Sai a riqueza, saem as pessoas
Quer José Maria Pires quer Paulo Meirinhos, membro da banda Galandum Galundaina e deste colectivo cidadão, consideram que a falta de gente, de massa crítica, naquele território fronteiriço, se deve, em boa parte ao facto de a sua maior riqueza, a energia que o Douro é capaz de produzir, ter sido drenada para a sede da EDP, em Lisboa. Nestas sete décadas, Miranda perdeu metade da população, mas uma parte dela, “gente inteligente, inconformada”, conseguiu, mesmo que de longe, reunir-se em volta desta missão: reter, na região, verbas que possam suportar um desenvolvimento sustentando na história (e Zamora e Alcanizes, lugares fundacionais de um país, ali tão perto), na Cultura (ninguém mais se pode gabar de ter a segunda língua de Portugal) e no Ambiente (o Douro Internacional é um santuário de biodiversidade).
Com apoio das experiências muito distintas de muitos dos subscritores do seu manifesto, o movimento pretende, a seguir, elaborar um plano estratégico assente naqueles três pilares, que possa ser um contributo para a acção dos municípios de Miranda e Bemposta. No primeiro, Rui Nunes diz não enjeita esta vontade de participação, mas insiste que se a cultura mirandesa tem a divulgação que tem, é graças ao município, que apoia as associações no terreno. “Do Estado, até agora, não tivemos nada”, assinala, insistindo que, historicamente, o país nunca quis associar a sua estratégia energética ao desenvolvimento dos territórios onde assentava a sua capacidade de produção.
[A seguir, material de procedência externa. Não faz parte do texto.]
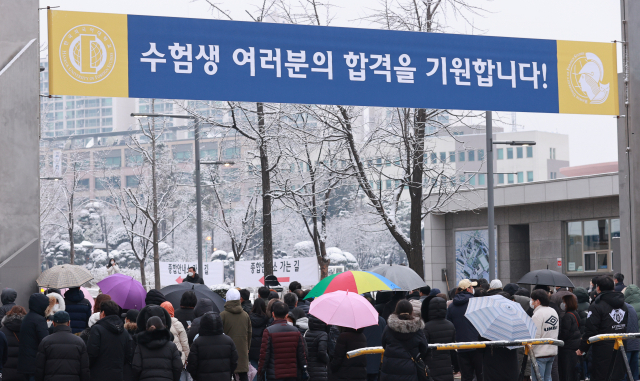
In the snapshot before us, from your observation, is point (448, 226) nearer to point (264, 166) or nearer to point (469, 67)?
point (264, 166)

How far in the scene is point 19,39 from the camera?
11961 millimetres

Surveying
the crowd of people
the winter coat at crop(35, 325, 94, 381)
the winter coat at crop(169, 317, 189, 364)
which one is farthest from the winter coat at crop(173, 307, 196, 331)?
the winter coat at crop(35, 325, 94, 381)

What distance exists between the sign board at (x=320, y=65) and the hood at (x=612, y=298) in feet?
15.7

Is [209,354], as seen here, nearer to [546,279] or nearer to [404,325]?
[404,325]

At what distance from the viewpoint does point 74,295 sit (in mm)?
11500

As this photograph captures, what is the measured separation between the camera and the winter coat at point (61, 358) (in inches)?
332

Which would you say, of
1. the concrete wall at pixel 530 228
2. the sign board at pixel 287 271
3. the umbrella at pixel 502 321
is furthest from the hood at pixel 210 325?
the concrete wall at pixel 530 228

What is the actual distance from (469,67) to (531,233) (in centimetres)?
1621

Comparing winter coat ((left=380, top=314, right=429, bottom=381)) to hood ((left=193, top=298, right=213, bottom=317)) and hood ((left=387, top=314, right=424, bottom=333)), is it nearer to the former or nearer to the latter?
hood ((left=387, top=314, right=424, bottom=333))

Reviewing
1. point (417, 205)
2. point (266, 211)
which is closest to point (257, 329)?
point (417, 205)

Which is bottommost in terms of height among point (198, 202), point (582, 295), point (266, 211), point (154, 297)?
point (582, 295)

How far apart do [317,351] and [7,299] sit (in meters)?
4.45

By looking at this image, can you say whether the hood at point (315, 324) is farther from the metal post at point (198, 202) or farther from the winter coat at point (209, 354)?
the metal post at point (198, 202)

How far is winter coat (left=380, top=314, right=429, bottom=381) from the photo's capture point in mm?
Answer: 8594
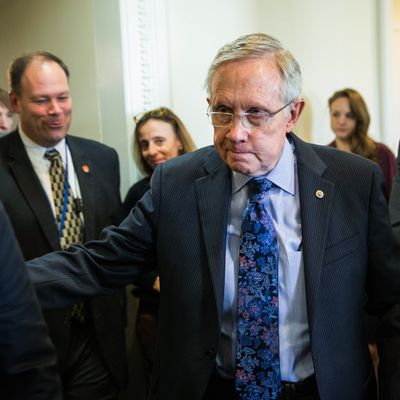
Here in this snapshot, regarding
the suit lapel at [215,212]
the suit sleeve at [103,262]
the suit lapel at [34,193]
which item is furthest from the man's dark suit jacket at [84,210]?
the suit lapel at [215,212]

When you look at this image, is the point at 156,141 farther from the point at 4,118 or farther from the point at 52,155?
the point at 4,118

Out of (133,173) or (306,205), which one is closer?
(306,205)

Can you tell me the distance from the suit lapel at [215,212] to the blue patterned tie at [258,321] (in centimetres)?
5

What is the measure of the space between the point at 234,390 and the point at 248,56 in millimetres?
810

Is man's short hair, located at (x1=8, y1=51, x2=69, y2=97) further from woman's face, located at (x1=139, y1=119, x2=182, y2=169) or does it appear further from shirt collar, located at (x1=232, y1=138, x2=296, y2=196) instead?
shirt collar, located at (x1=232, y1=138, x2=296, y2=196)

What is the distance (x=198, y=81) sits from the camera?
8.96 ft

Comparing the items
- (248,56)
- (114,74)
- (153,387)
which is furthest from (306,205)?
(114,74)

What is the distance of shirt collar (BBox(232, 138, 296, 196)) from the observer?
127cm

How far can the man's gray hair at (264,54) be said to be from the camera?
1164 mm

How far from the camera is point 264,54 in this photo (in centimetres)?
116

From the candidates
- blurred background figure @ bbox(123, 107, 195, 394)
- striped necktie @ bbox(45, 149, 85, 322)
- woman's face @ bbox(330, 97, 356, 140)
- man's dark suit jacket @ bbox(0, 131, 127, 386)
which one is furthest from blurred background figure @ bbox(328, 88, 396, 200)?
striped necktie @ bbox(45, 149, 85, 322)

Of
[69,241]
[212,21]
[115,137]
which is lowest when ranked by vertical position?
[69,241]

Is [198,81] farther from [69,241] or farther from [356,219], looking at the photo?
[356,219]

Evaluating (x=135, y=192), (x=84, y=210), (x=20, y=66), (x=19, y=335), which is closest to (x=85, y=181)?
(x=84, y=210)
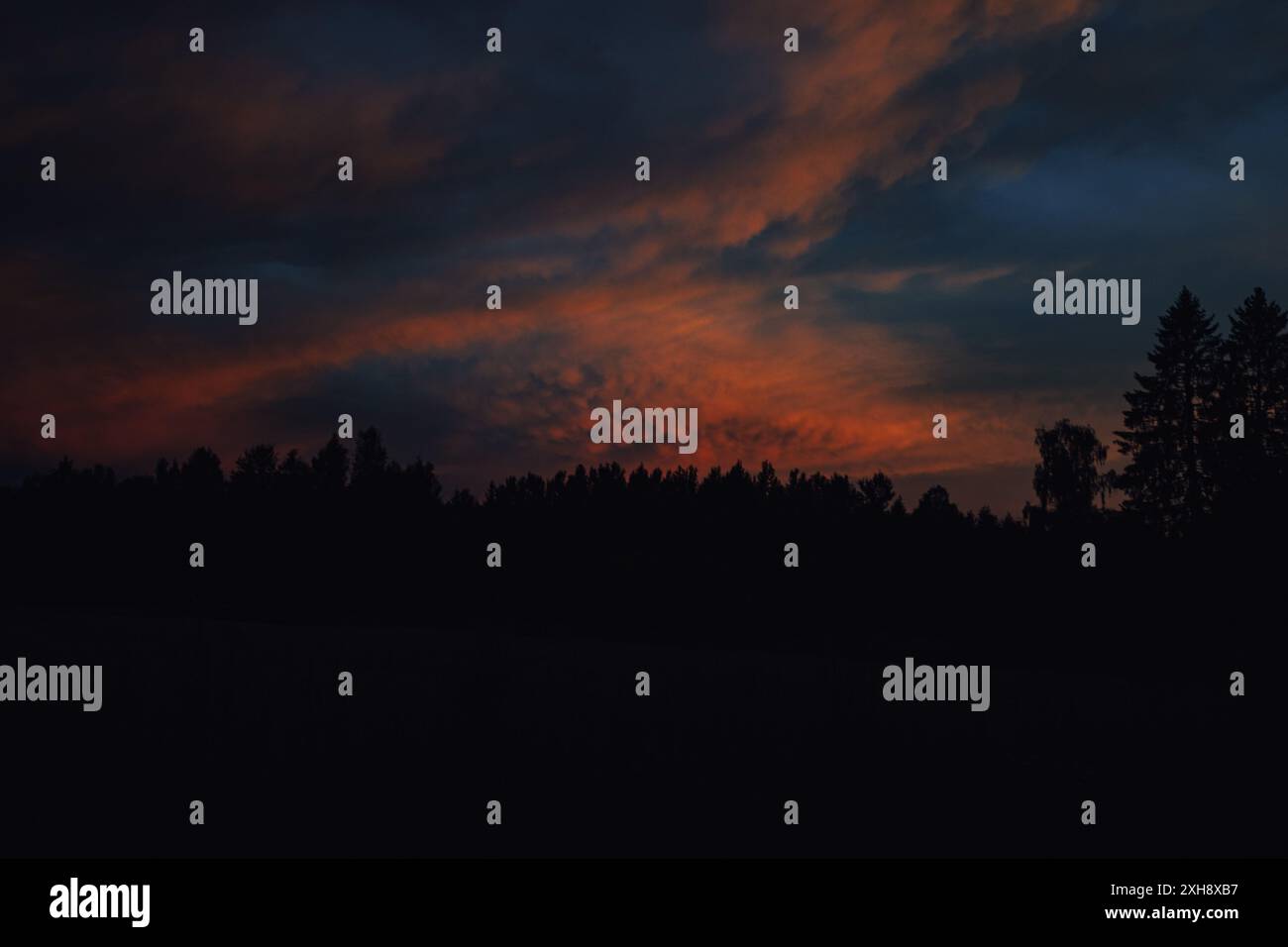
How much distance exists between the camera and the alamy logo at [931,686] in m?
19.2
Há muito potencial a explorar
José Maria Pires afirma que na audiência que lhes foi concedida pelo presidente da república lembrou a Marcelo que este deveria dedicar pelo menos um dia por ano do seu mandato ao Mirandês, a segunda língua do Estado Português que, vinte anos depois de promovida a esse píncaro ainda não tem sequer o seu estatuto regulamentado. A Cultura é um enorme factor de desenvolvimento, insiste este alto quadro da AT. Os Galandum Galundaina, que saltaram de Miranda para o mundo que gosta de música celta, por serem de Miranda, não diriam de outra forma, na língua que sempre falam nos concertos. O potencial está lá – mesmo que às vezes escondido, como nas casas dos engenheiros da barragem, de um desafiante gesto modernista, que a EDP mantém decadentes, em Picote. Falta capacidade de investimento, e gente que o queira explorar.
O que este grupo, como o município, rejeita, é que o território seja extorquido das receitas que deveria receber, ficando com os impactes ambientes da exploração das barragens por resolver. Há crateras de pedreiras abertas para a construção destas infra-estruturas que nunca foram alvo de requalificação ambiental, queixam-se, denunciando que mesmo mais recentemente, aquando da ampliação da capacidade de Picote, “foi deixado um aterro de escombros numa encosta do Douro, na área classificada”. Estes danos têm de ser reparados, insistem.